Les poisons et pesticides sont ingurgités avec la nourriture, dans les petits organismes. Un animal situé plus haut dans la chaîne alimentaire assimile de plus grandes concentrations de poison en mangeant des proies empoisonnées. C’est ce qu’on appelle la bio-accumulation. Le Faucon pèlerin, un grand prédateur, et donc au sommet de sa chaîne alimentaire a ainsi ingurgité beaucoup de poison dans les années 50. Ceci a provoqué stérilité, œufs fragiles et pour finir la mort des faucons.
La dernière couvée de Faucons pèlerins a été observée en Belgique en 1958 et l’espèce a totalement disparu de notre territoire dans les années 60. L’interdiction des pesticides dangereux et divers programmes de protection à travers toute l’Europe ont permis une lente réapparition de la population de Faucons pèlerins. Ces dernières années, on assiste même à un vrai come-back… Mais qui ne serait pas possible sans l’aide de nombreuses organisations et de beaucoup de bénévoles.
Le projet Faucons pèlerins
Le Fonds d'Intervention pour les Rapaces (FIR) a lancé en 1995 un programme de protection du Faucon pèlerin. Grâce à l’installation de nichoirs adaptés sur les édifices élevés, les poteaux à haute tension et les tours de refroidissement des centrales nucléaires belges, la Belgique dénombre déjà 40 couples cette année.
Les collaborateurs du Muséum des Sciences naturelles s’occupent de l’accompagnement scientifique du projet et plus précisément du bagage et du comptage des rapaces par son Service de bagage.

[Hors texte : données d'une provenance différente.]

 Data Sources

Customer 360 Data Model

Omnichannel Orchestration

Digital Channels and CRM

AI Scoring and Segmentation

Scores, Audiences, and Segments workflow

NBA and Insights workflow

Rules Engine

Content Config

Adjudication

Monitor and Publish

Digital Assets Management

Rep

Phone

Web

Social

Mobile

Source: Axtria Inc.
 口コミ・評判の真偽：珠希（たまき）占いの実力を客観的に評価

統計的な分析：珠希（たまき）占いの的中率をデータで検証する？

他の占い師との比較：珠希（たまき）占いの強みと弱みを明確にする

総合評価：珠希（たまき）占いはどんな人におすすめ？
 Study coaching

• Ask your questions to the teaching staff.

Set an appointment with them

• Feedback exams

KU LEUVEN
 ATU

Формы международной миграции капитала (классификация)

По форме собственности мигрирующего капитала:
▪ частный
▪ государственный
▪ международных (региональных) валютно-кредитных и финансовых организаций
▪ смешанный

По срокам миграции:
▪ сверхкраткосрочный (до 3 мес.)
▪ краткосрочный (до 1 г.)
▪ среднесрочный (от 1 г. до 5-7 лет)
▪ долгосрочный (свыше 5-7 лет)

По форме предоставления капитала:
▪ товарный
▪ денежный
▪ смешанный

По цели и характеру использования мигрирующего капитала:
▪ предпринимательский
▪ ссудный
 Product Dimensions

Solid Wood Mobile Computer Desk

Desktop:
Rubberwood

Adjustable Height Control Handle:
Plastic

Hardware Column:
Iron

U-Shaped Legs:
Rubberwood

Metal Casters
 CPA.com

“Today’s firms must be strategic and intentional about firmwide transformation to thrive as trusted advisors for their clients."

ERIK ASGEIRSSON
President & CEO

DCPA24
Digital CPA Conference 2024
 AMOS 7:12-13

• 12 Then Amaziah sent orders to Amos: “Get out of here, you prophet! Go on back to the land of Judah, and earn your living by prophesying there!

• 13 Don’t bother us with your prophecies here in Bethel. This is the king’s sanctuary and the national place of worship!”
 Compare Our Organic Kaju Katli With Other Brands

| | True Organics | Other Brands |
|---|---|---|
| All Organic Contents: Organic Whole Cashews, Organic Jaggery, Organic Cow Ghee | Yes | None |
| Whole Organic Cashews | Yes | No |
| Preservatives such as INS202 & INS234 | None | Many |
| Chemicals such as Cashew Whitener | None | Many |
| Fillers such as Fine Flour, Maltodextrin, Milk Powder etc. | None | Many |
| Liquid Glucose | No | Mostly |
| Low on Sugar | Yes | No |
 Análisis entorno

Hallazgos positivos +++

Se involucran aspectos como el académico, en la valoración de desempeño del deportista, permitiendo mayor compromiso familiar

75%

Cette collaboration a porté ses fruits au Centre de Bruxelles où un couple de faucons s’est installé pour la deuxième année consécutive dans la Cathédrale Saint-Michel et Sainte-Gudule. Après la découverte des nids, une caméra était rapidement installée près du nid. Ceci permet la diffusion des images de la nichée sur un écran de télévision situé sur le parvis de la cathédrale. Les passant peuvent y admirer le spectacle en continu (y compris durant la nuit, en infra-rouge).